## [Raw data]

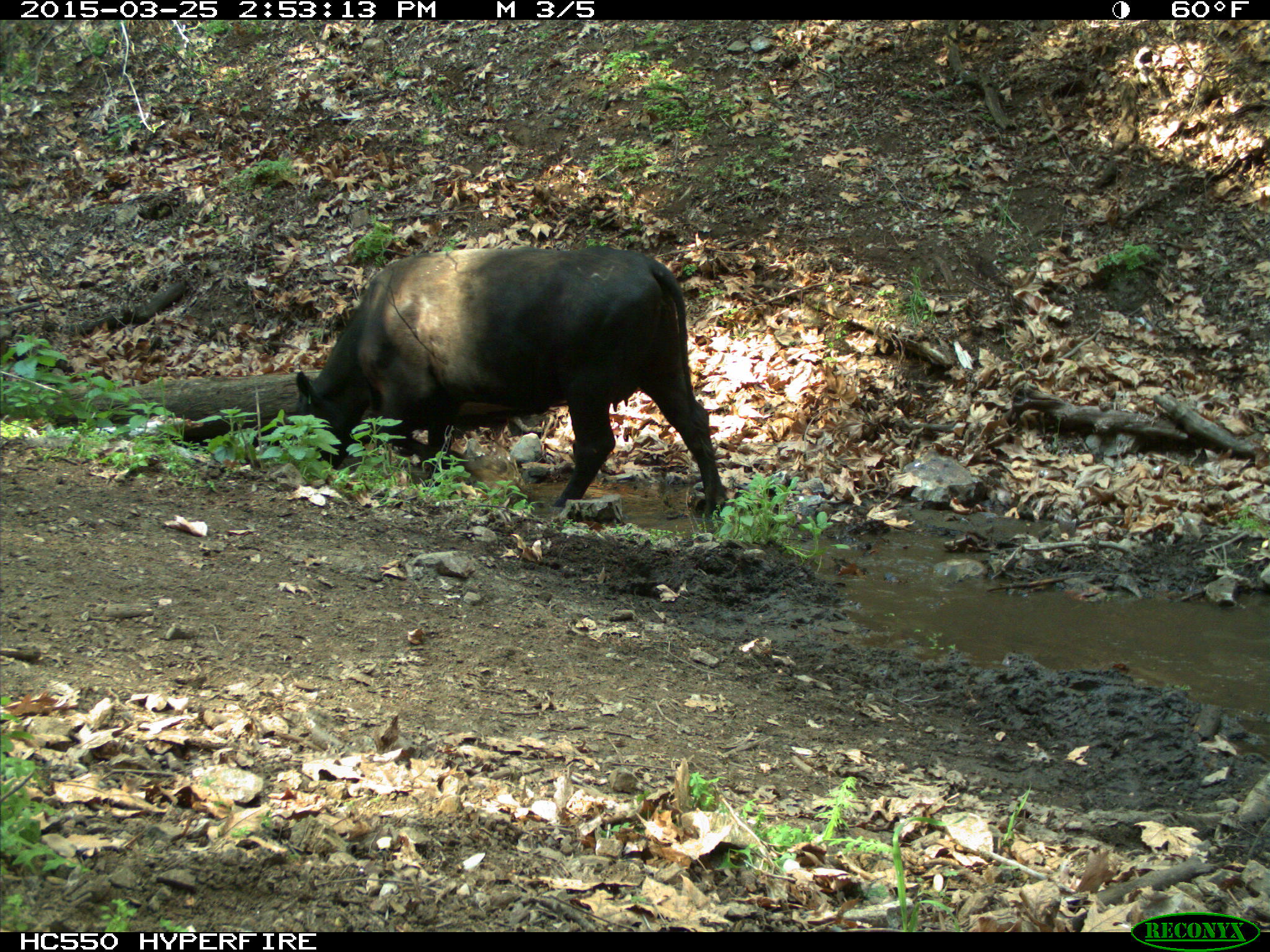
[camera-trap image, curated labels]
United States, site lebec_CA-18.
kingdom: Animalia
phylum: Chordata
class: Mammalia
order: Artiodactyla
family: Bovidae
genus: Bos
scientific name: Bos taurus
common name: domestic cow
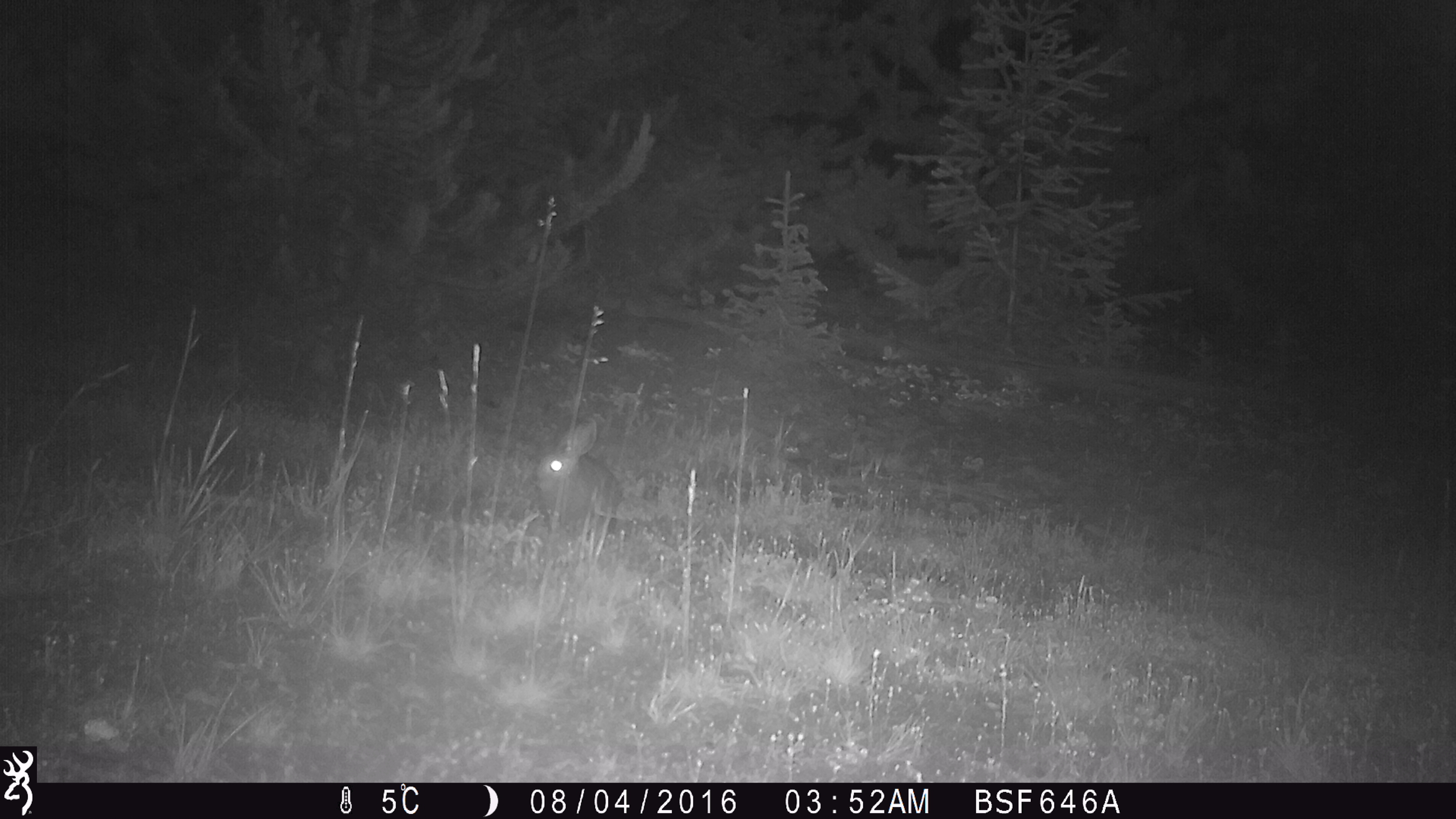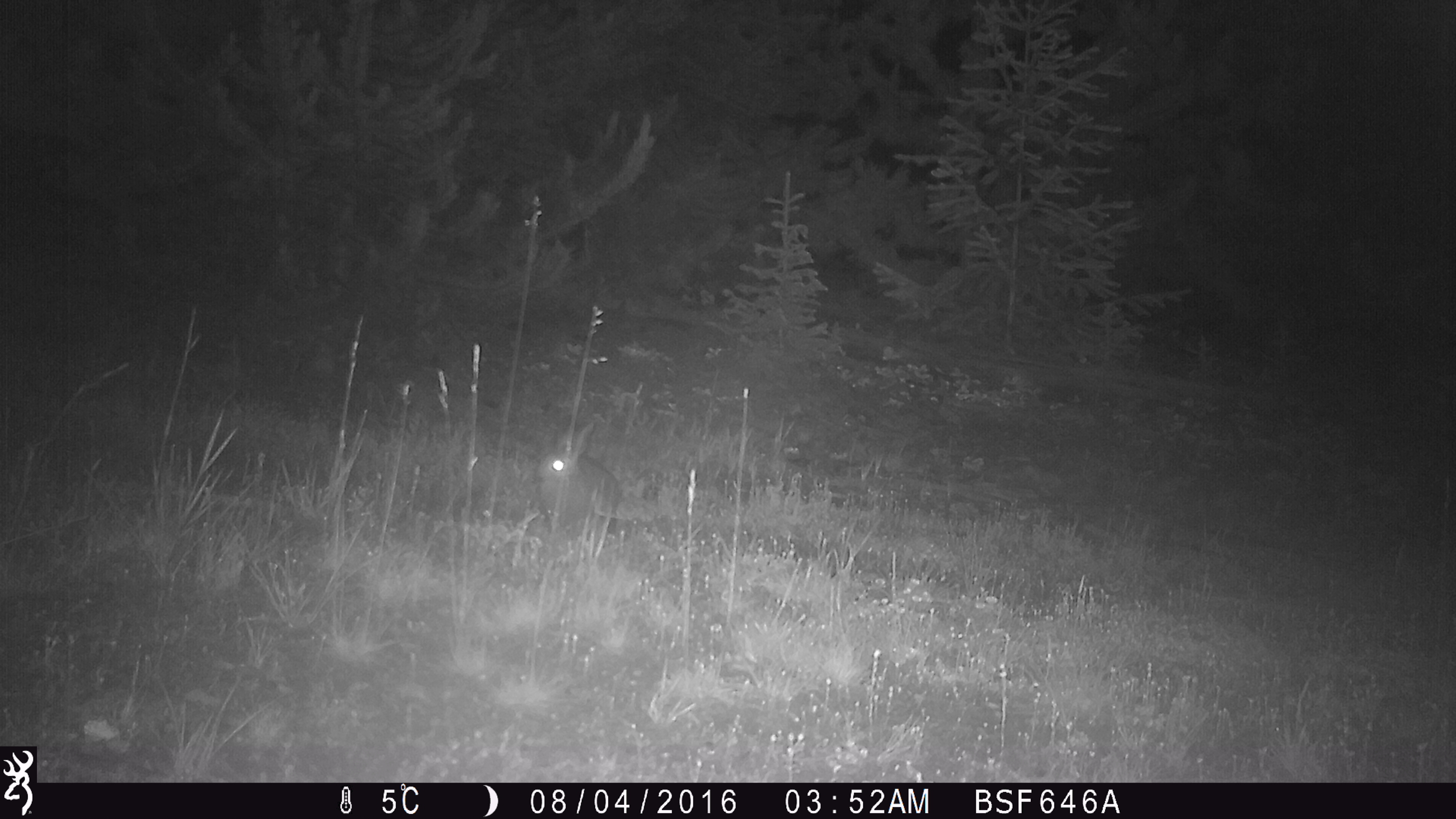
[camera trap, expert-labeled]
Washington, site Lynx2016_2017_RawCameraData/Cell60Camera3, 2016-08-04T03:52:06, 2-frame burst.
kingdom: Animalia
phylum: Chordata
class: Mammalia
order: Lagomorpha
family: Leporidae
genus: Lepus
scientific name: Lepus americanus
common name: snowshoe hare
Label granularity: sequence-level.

## [Task statement]
What is needed here is an exact transcription of every record above, with images excluded.

## [Solution]
[camera-trap image, curated labels]
United States, site lebec_CA-18.
kingdom: Animalia
phylum: Chordata
class: Mammalia
order: Artiodactyla
family: Bovidae
genus: Bos
scientific name: Bos taurus
common name: domestic cow
[camera trap, expert-labeled]
Washington, site Lynx2016_2017_RawCameraData/Cell60Camera3, 2016-08-04T03:52:06, 2-frame burst.
kingdom: Animalia
phylum: Chordata
class: Mammalia
order: Lagomorpha
family: Leporidae
genus: Lepus
scientific name: Lepus americanus
common name: snowshoe hare
Label granularity: sequence-level.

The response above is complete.